##### RECORDED INFORMATION #####

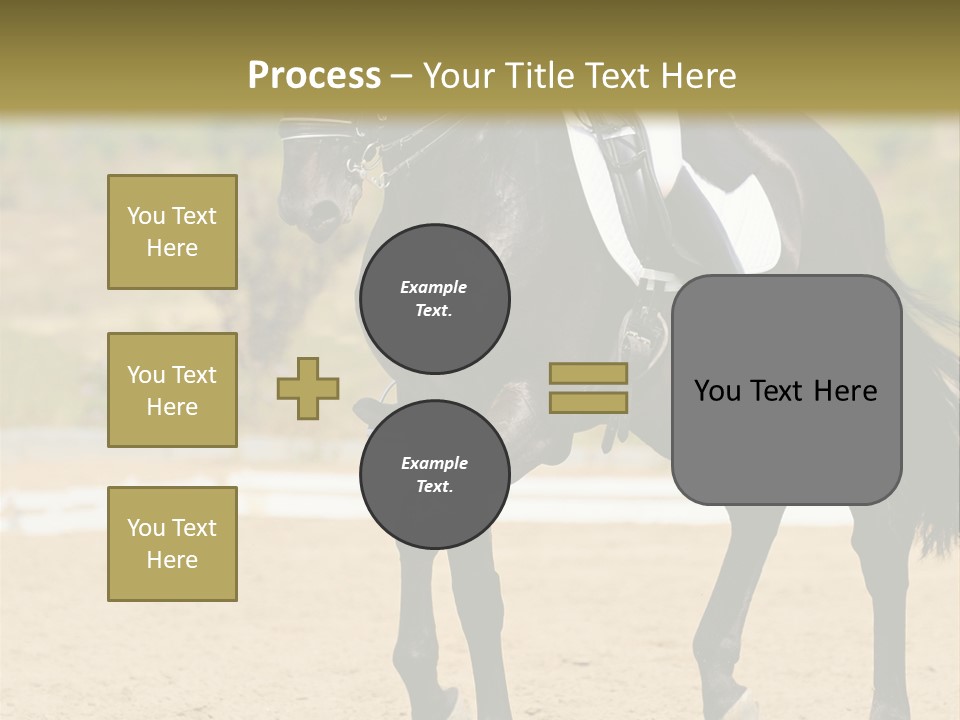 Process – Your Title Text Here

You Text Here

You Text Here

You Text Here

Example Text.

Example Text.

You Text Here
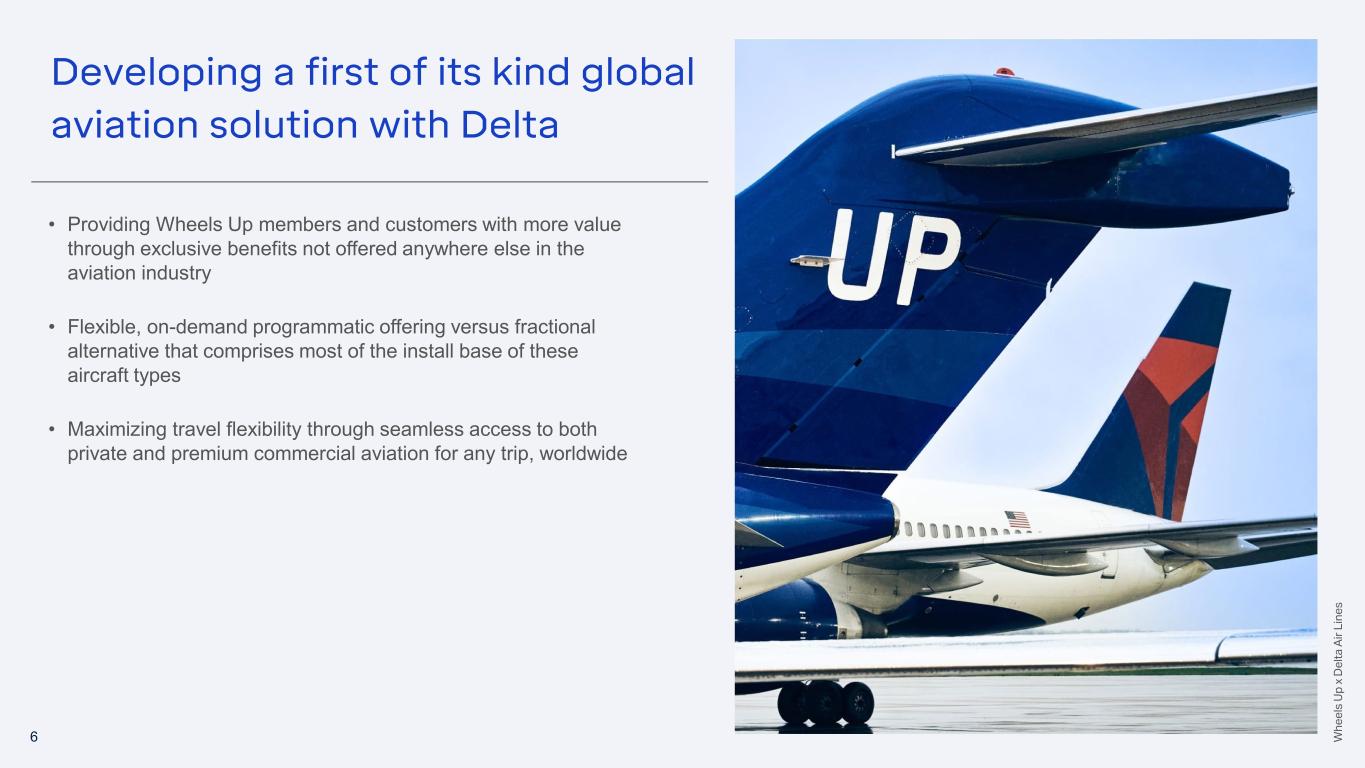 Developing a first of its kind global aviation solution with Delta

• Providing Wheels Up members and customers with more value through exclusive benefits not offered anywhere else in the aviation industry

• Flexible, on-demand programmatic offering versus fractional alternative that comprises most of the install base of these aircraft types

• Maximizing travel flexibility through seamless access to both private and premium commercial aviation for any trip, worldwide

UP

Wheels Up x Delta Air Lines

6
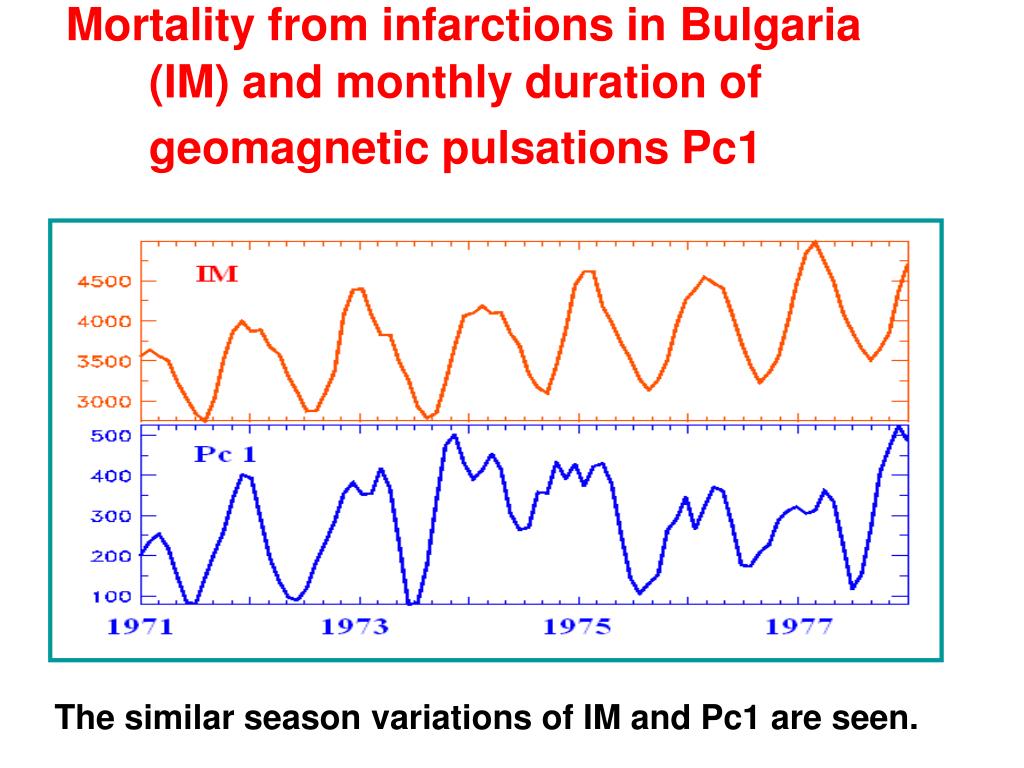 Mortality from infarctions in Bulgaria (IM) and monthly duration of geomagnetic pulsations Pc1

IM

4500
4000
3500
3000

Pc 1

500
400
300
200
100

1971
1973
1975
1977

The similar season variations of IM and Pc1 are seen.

#####

ASSIGNED TASK: With the pictures removed, print the entries above exactly.

WRITTEN SOLUTION:
 Process – Your Title Text Here

You Text Here

You Text Here

You Text Here

Example Text.

Example Text.

You Text Here
 Developing a first of its kind global aviation solution with Delta

• Providing Wheels Up members and customers with more value through exclusive benefits not offered anywhere else in the aviation industry

• Flexible, on-demand programmatic offering versus fractional alternative that comprises most of the install base of these aircraft types

• Maximizing travel flexibility through seamless access to both private and premium commercial aviation for any trip, worldwide

UP

Wheels Up x Delta Air Lines

6
 Mortality from infarctions in Bulgaria (IM) and monthly duration of geomagnetic pulsations Pc1

IM

4500
4000
3500
3000

Pc 1

500
400
300
200
100

1971
1973
1975
1977

The similar season variations of IM and Pc1 are seen.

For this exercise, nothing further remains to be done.